Why might this be so? I believe it was in Keith Devlin's Goodbye, Descartes that I recently read him saying England and Singapore's manners are more refined and central in dialogue, versus American and Australian manners being more rough and tumble, on account of the latter two places are broad, open countries, while the former two are small, self-contained island-cultures. As I read it, island-cultures have to cultivate better group-manners, since there is, almost literally, nowhere to escape from conflict, whereas larger countries allow for gruffer, more individualistic behavior, seeing as one individual can just up and move far away from the other individual source of complaint or trouble. So it is in Taiwan and America, respectively. In small, enclosed, densely populated cultures, like Taiwan's, there simply need to be automatic mechanisms for resolving social conflict, even in trivial matters, lest the pressure builds up like corn in a heated pot. In large, sparsely populated areas, by contrast, individualistic mechanisms for conflict resolution are permissible, not only because actual conflict can be diffused over the large geographical "option-space", but also because, in a land where each person can, ideally, at least, stake his own claim on his own plot of land, verbal skill is a way for individuals to stand out, to shine. In the USA, what often happens is that a difficult decision becomes a bickering match, fought over semantic nuances. "You misunderstood me; That's not what I meant; You never said that till now; I don't remember us agreeing to that; etc." You never see that sort of haggling in small-groups here. Everything stands or falls by the law of the flashing hands, if you will. It goes without saying that this faceless, hand-full method of conflict resolution elides the whole issue of personal blame or fault, since, in a verbal match, each person is accountable (and commendable) for his own words, whereas in a sub-verbal match, no one is to blame, since the hands flash in a basically natural, random way. (We do the same in the USA with coin tosses, but even that can become a verbal feud if someone does not flip the coin right or if it is debated who should be heads or tails in the first place, or if the coin should land on the floor or be caught and slapped on the back of the hand, etc., etc. The old "on three or after three?" problem.)
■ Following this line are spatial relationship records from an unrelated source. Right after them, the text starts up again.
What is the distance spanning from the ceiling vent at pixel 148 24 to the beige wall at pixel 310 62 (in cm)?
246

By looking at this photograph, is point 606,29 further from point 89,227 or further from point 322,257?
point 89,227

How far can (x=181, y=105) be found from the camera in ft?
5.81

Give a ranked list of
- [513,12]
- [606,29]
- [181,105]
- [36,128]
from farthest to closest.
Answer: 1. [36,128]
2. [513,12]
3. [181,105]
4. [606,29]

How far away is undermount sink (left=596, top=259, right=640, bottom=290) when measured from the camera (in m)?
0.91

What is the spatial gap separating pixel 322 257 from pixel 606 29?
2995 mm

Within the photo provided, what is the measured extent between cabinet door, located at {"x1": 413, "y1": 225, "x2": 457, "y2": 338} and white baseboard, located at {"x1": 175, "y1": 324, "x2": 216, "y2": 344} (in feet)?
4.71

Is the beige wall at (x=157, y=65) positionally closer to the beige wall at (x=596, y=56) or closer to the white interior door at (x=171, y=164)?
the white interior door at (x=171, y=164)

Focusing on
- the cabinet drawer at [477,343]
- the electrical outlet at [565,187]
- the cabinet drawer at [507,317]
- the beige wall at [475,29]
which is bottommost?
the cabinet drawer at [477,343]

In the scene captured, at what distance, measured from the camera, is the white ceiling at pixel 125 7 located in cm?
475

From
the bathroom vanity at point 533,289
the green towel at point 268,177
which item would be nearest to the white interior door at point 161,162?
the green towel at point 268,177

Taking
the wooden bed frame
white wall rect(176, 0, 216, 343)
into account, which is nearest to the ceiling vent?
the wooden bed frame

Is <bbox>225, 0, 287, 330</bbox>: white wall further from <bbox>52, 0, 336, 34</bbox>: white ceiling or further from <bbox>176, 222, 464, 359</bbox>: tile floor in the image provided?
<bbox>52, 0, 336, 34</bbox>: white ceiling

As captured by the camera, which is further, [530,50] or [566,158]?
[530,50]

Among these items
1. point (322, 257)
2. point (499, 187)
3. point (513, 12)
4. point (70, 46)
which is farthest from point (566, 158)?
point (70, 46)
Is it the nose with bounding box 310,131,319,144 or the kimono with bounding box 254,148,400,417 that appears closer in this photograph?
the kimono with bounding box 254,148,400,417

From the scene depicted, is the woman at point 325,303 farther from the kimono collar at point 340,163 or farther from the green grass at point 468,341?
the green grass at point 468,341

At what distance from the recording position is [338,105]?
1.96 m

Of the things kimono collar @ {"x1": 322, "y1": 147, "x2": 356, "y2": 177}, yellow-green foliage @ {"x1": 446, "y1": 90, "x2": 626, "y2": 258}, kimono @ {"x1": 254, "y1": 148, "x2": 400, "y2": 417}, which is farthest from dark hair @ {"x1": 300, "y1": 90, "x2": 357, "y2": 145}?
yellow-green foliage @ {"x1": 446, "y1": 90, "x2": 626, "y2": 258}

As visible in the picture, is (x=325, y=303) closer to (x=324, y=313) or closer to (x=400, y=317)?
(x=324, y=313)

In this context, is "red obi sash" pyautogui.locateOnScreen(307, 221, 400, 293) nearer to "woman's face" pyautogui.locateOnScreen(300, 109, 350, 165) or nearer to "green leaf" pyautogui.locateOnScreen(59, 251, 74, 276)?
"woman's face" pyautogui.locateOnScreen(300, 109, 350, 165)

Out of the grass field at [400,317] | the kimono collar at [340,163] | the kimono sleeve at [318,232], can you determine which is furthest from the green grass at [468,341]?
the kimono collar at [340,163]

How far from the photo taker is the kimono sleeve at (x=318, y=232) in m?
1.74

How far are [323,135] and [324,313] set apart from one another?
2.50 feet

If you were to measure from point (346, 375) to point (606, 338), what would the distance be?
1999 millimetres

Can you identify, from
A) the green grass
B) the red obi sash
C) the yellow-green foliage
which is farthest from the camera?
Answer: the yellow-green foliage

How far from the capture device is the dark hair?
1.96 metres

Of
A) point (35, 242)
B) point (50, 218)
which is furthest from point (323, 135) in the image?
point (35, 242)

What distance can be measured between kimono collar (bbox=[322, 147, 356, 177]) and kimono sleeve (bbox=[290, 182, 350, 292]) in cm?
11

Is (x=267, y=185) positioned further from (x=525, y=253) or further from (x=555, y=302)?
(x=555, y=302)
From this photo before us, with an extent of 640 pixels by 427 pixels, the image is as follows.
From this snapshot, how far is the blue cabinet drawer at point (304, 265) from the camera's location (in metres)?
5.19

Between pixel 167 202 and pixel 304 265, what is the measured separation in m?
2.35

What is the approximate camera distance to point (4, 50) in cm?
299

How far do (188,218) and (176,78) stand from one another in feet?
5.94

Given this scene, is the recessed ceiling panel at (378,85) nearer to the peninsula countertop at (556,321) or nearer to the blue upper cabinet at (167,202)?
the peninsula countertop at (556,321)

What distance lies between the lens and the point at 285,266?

It strikes me as more than a bit odd that rational decisions (e.g., which road should we take, which item should we order, which movie should we rent, whose head should we crack, etc.) are decided by a completely non-rational, stochastic method. But that is a post for another time.

I mention all this because as soon as I linked the feral ones of "Cuff the Guava" and the tame ones of 0-2-0, I saw a fine possibility for a doctoral thesis in anthropology. "Small-Group Decision Methods in Taiwan", or some such.